Run the numbers in multiple ways. Live off 60%, travel with 10% and save 30%. Or live off 70% and pay off debt with 30%. It is your money and you can slice that pie any way you want.

4. Break those big numbers apart

The big numbers always set my perspective in place. Saving $10,000 in one year sounds ambitious. But saving $833 per month seems possible. Whatever your goal is, break it down.

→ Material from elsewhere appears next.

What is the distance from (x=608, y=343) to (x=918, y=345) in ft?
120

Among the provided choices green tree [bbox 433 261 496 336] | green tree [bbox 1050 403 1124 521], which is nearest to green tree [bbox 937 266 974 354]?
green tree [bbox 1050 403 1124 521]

Look at the big picture and big numbers, then break them down month to month. This changes everything. It helped me become ambitious with my money. It gave me control over my full salary. So the next year when I looked at Box 1, I knew exactly what I did with all that money. Having your W2 boxes explained can put your overall income in perspective.

w2 boxes explained


Caroline at Costa Rica FIRE February 10, 2020 - 9:45 am

I’m a consultant now, but when I had a W2 job my first 15 years of my career, I always just maxed out retirement contributions. Out of sight, out of mind — if I didn’t have the money I wouldn’t fitter it away. Topping out at least that part of saving ensured I was at least minding my retirement, and it has paid off big time. It seemed like nothing when I started but now I’m late 40’s so we’re looking at almost 30 years of growth. Agree 100% that you need to look at your pay stubs and make sure you’re saving as much as you think into your accounts, that your taxes are being withheld properly (not too much, not too little). I would also look at your benefits policy and make sure you’re taking advantage of every benefit and perk your company offers. I once worked somewhere with deeply discounted movie ticket passes. I took advantage of that from day one, and there were people years into the company who learned about it from me! Read your company benefits plan!

Bethany February 10, 2020 - 10:40 am

So many good tips here! Thank you for sharing.